Version: '10.1.22-MariaDB-debug' socket: '/home/mariadb/git/10.1-mdev11686/mysql-test/var/tmp/mysqld.1.sock' port: 16000 Source distribution
2017-03-06 19:18:16 68254464 [Note] InnoDB: Created tablespace for space 4 name test/t1 key_id 1 encryption 1.
==57931== Thread 10:
==57931== Conditional jump or move depends on uninitialised value(s)
==57931== at 0xC519F40: buf_page_is_checksum_valid_innodb(unsigned char const*, unsigned long, unsigned long) (buf0buf.cc:572)
…
Program received signal SIGTRAP, Trace/breakpoint trap.
[Switching to Thread 58112]
0x000000000c519f40 in buf_page_is_checksum_valid_innodb (
read_buf=0xd61a780 "!\265\224\222", checksum_field1=565548178,
checksum_field2=4272144276)
at /home/mariadb/git/10.1-mdev11686/storage/innobase/buf/buf0buf.cc:572
572 && checksum_field1 != buf_calc_page_new_checksum(read_buf)) {
(gdb) up
#1 0x000000000c51a440 in buf_page_is_corrupted (check_lsn=true,
read_buf=0xd61a780 "!\265\224\222", zip_size=0, space=0xd60d468)
at /home/mariadb/git/10.1-mdev11686/storage/innobase/buf/buf0buf.cc:780
780 if (buf_page_is_checksum_valid_innodb(read_buf,
(gdb) up
#2 0x000000000c5a86c0 in fil_space_encrypt (space=4, offset=1, lsn=1629842,
src_frame=0xe7b0000 "!\265\224\222", zip_size=0,
dst_frame=0xd614000 "!\265\224\222")
at /home/mariadb/git/10.1-mdev11686/storage/innobase/fil/fil0crypt.cc:700
700 bool corrupted = buf_page_is_corrupted(true, tmp_mem, zip_size, tspace);
(gdb) p crypt_data.iv
$1 = "\245\373\302\n&!=\202MWL\243\357)8}"
(gdb) p crypt_data
$2 = (fil_space_crypt_t *) 0x11dbe308
(gdb) p &crypt_data.iv
$3 = (unsigned char (*)[16]) 0x11dbe308
(gdb) monitor get_vbits 0x11dbe308 16
00000000 00000000 00000000 00000000
(gdb) monitor get_vbits 0xe7b000 16384
[snip an output of 16384 zeros, indicating that src_frame in fil_space_encrypt() is fully initialized]
(gdb) p/x *src_frame@16384
$5 = {0x21, 0xb5, 0x94, 0x92, 0x0, 0x0, 0x0, 0x1, 0x0 <repeats 13 times>,
0x18, 0xde, 0x92, 0x0, 0x5, 0x0 <repeats 11 times>, 0x4,
0x0 <repeats 16338 times>, 0xfe, 0xa3, 0xbf, 0x94, 0x0, 0x18, 0xde, 0x92}
(gdb) p/x *tmp_mem@16384
$6 = {0x21, 0xb5, 0x94, 0x92, 0x0, 0x0, 0x0, 0x1, 0x0 <repeats 13 times>,
0x18, 0xde, 0x92, 0x0, 0x5, 0x0 <repeats 11 times>, 0x4,
0x0 <repeats 16338 times>, 0xfe, 0xa3, 0xbf, 0x94, 0x0, 0x18, 0xde, 0x92}
# Note that the two buffers above are identical!
(gdb) p tmp_mem
$7 = (unsigned char *) 0xd61a780 "!\265\224\222"

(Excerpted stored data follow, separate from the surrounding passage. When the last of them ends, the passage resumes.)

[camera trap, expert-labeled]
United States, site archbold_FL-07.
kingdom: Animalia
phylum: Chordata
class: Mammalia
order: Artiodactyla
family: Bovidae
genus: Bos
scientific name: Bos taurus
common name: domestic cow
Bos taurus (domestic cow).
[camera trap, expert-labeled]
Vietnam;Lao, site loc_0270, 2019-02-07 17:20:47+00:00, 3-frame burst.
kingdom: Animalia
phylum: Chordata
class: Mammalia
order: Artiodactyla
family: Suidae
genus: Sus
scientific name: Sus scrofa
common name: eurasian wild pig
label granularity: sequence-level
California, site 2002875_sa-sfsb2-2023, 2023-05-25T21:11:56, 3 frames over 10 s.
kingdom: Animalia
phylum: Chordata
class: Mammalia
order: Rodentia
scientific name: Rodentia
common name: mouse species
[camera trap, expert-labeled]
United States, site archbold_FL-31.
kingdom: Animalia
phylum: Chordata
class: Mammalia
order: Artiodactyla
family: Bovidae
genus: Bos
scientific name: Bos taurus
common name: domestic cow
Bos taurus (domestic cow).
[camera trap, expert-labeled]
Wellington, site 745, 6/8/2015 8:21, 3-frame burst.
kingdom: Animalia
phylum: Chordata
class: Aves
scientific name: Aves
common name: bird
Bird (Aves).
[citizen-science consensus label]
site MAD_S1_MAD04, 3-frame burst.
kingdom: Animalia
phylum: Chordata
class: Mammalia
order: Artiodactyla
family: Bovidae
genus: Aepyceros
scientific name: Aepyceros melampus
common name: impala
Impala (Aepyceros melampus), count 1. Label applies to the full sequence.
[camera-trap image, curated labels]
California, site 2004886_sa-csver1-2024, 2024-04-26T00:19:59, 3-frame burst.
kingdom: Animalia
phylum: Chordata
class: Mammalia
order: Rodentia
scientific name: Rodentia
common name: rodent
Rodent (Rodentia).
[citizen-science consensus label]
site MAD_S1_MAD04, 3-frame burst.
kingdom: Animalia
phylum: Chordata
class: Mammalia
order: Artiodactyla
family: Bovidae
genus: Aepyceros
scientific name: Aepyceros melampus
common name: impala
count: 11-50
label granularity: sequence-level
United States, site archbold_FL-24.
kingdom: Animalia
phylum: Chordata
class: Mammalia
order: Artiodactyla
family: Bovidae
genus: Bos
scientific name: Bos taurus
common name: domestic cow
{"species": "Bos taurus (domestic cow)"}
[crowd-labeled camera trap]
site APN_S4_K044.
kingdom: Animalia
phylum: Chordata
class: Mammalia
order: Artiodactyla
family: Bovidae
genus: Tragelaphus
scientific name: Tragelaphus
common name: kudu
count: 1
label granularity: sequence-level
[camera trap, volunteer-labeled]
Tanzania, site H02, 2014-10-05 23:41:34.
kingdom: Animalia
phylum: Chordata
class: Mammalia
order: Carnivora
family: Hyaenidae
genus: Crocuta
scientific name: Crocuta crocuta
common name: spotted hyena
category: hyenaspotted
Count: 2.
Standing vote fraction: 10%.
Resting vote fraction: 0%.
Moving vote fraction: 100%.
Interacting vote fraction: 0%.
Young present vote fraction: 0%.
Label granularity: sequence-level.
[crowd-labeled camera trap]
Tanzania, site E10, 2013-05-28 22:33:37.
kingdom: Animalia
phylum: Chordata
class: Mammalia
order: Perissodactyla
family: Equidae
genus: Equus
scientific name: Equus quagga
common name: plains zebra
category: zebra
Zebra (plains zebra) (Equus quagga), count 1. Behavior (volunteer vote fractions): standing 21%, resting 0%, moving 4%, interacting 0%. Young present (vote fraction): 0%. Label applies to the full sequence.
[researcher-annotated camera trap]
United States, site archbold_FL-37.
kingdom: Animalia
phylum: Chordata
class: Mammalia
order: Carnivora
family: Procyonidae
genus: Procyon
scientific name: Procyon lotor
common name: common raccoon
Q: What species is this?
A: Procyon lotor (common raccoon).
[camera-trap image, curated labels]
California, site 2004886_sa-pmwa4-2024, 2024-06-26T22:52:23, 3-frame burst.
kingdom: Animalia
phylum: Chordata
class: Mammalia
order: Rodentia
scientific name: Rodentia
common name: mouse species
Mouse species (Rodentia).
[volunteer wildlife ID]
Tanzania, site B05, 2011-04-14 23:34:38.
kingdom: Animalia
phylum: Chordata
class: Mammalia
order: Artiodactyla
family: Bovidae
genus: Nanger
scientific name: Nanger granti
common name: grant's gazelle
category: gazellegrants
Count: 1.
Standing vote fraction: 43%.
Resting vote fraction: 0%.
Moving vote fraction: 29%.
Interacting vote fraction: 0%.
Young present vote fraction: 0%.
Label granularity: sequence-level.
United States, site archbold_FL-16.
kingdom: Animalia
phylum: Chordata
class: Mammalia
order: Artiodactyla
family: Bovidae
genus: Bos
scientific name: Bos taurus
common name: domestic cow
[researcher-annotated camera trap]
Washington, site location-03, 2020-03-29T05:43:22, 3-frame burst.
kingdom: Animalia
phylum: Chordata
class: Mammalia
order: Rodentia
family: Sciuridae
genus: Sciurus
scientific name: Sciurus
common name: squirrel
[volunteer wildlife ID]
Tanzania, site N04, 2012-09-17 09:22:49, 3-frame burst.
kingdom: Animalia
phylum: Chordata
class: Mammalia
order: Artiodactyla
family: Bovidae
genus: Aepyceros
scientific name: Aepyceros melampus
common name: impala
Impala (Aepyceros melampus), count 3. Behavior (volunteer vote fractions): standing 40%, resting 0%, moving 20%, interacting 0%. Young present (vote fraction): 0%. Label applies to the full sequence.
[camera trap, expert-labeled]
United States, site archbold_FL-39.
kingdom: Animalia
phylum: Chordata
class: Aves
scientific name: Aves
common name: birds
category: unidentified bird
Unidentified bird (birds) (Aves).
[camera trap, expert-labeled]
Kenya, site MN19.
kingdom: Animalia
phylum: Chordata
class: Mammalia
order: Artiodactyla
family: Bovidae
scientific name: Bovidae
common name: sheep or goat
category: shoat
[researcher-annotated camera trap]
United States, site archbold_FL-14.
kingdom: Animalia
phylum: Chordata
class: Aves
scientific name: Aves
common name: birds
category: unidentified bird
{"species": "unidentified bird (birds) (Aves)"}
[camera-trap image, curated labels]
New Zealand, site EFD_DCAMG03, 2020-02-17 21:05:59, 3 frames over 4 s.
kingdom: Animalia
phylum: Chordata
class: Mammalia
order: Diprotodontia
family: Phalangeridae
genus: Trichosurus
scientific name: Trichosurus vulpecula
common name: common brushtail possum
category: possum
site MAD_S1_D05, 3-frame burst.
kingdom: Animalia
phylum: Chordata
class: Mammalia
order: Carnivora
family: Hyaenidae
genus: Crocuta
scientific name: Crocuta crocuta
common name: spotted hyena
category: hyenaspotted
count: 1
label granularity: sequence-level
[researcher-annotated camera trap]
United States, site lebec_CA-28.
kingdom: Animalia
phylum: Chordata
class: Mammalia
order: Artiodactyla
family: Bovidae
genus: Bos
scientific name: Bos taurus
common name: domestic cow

(gdb) monitor get_vbits 0xd61a780 16384
00000000 00000000 00000000 00000000 00000000 00000000 00000000 00000000
00000000 0000ffff ffffffff ffffffff ffffffff ffff0000 00000000 00000000
00000000 00000000 00000000 00000000 00000000 00000000 00000000 00000000
00000000 00000000 00000000 00000000 00000000 00000000 00000000 00000000
…
This still looks like a wrong alarm, just like last time. This time I only confirmed that the cause cannot be that Valgrind would think that the initialization vector contains uninitialized bits.
I believe that some arithmetic operations in the libssl 1.0.1 AES implementation could be confusing the V-bit bookkeeping of Valgrind. The bookkeeping is not foolproof, and some work-arounds could have been optimized away by recent compilers; see for example MDEV-11349 commit 2/2.
Still, it is worth noting that I did not repeat the issue with the 10.1 commit from April 2016 nor with a July 2016 revision. It turns out that some debug code to decrypt a copy of the page immediately after encryption was added in
MDEV-9931, September 22, 2016.I suspect that Valgrind would complain about decryption even with earlier versions, but that would require a different type of a test:
Do we want to track this down further? Do we want to add some VALGRIND_MAKE_MEM_DEFINED() to MariaDB, conditional on the libssl1.0.0 version, to suppress this? (I would definitely not want to suppress anything for the 1.0.2 and later versions of libssl1.0.0.)